EXERCISE
Before copying, remove every picture, and then repeat all entries below precisely as written.

BEGIN THE DATA

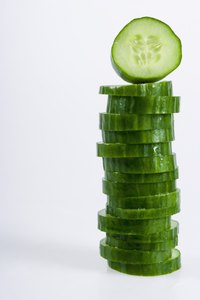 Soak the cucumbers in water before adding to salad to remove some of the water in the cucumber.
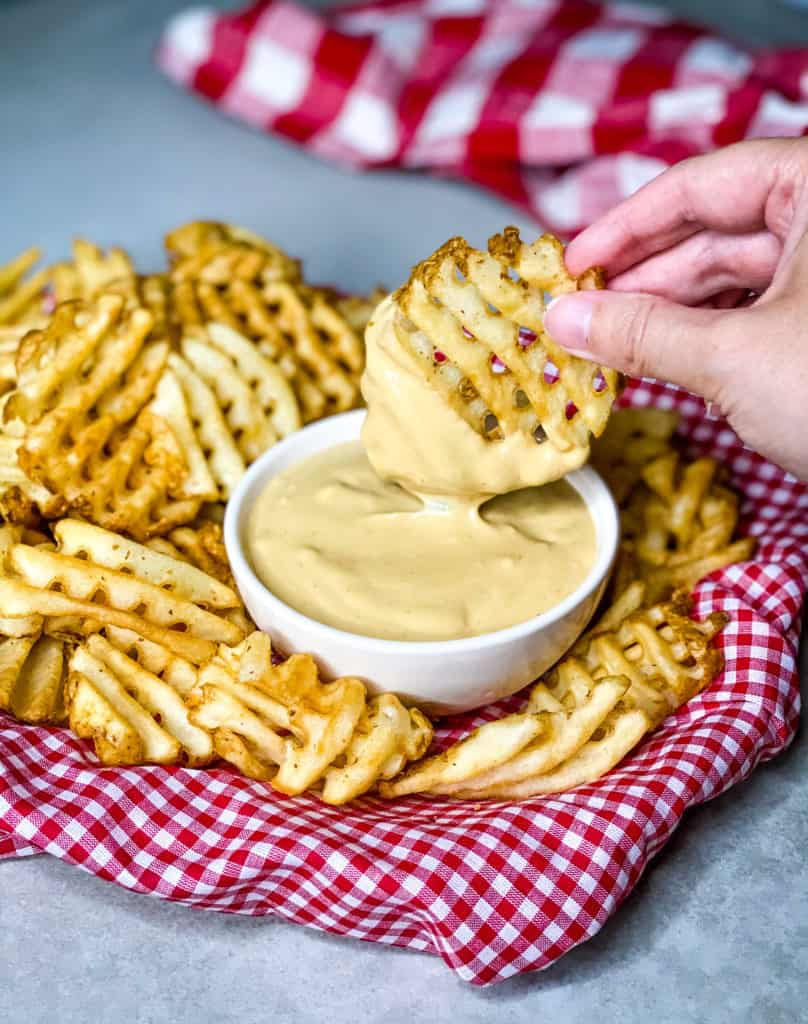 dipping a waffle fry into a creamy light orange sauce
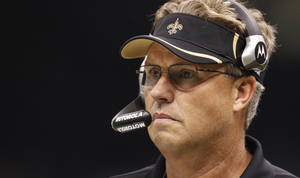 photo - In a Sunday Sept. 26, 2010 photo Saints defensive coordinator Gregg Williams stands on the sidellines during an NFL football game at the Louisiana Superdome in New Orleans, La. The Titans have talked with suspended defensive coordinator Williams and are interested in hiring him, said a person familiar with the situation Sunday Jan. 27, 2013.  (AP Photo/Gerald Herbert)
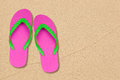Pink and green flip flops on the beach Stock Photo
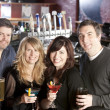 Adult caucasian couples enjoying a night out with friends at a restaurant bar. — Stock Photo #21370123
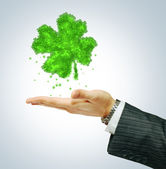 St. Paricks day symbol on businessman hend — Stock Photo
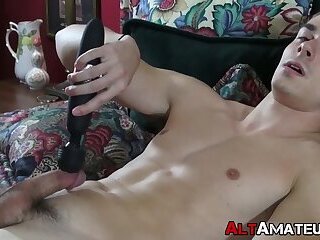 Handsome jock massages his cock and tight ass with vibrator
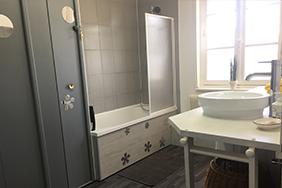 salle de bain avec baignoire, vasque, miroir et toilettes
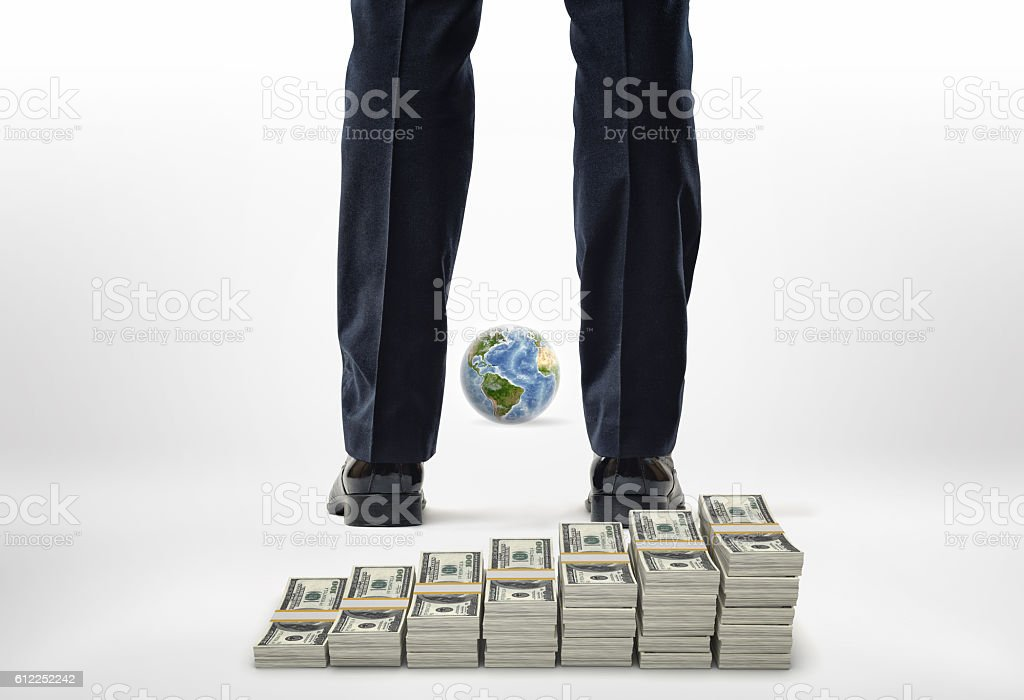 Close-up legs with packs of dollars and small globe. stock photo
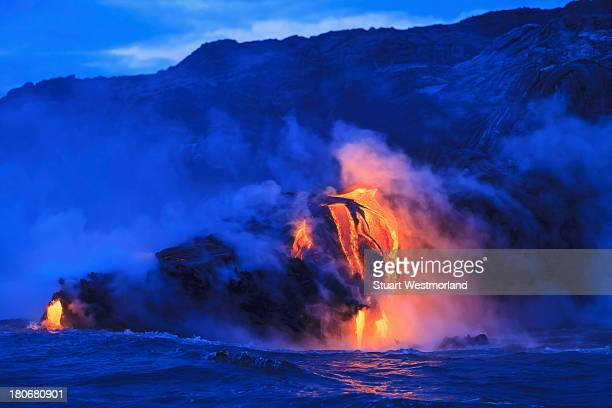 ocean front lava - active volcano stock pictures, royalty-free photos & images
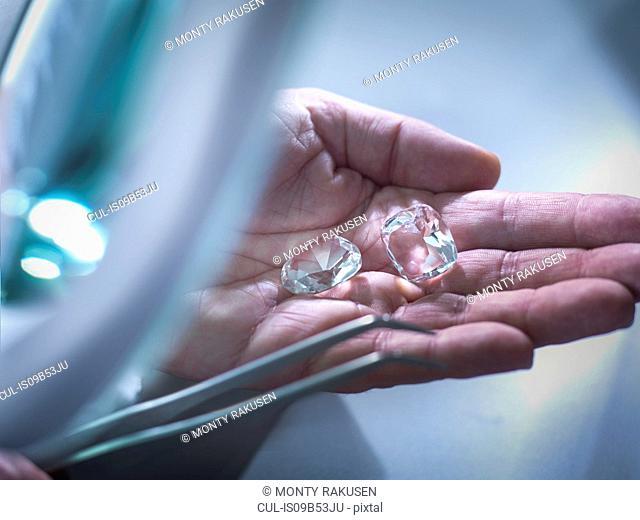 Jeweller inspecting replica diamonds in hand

END THE DATA

COMPLETED EXERCISE
 Soak the cucumbers in water before adding to salad to remove some of the water in the cucumber.
 dipping a waffle fry into a creamy light orange sauce
 photo - In a Sunday Sept. 26, 2010 photo Saints defensive coordinator Gregg Williams stands on the sidellines during an NFL football game at the Louisiana Superdome in New Orleans, La. The Titans have talked with suspended defensive coordinator Williams and are interested in hiring him, said a person familiar with the situation Sunday Jan. 27, 2013.  (AP Photo/Gerald Herbert)
Pink and green flip flops on the beach Stock Photo
 Adult caucasian couples enjoying a night out with friends at a restaurant bar. — Stock Photo #21370123
 St. Paricks day symbol on businessman hend — Stock Photo
 Handsome jock massages his cock and tight ass with vibrator
 salle de bain avec baignoire, vasque, miroir et toilettes
 Close-up legs with packs of dollars and small globe. stock photo
 ocean front lava - active volcano stock pictures, royalty-free photos & images
 Jeweller inspecting replica diamonds in hand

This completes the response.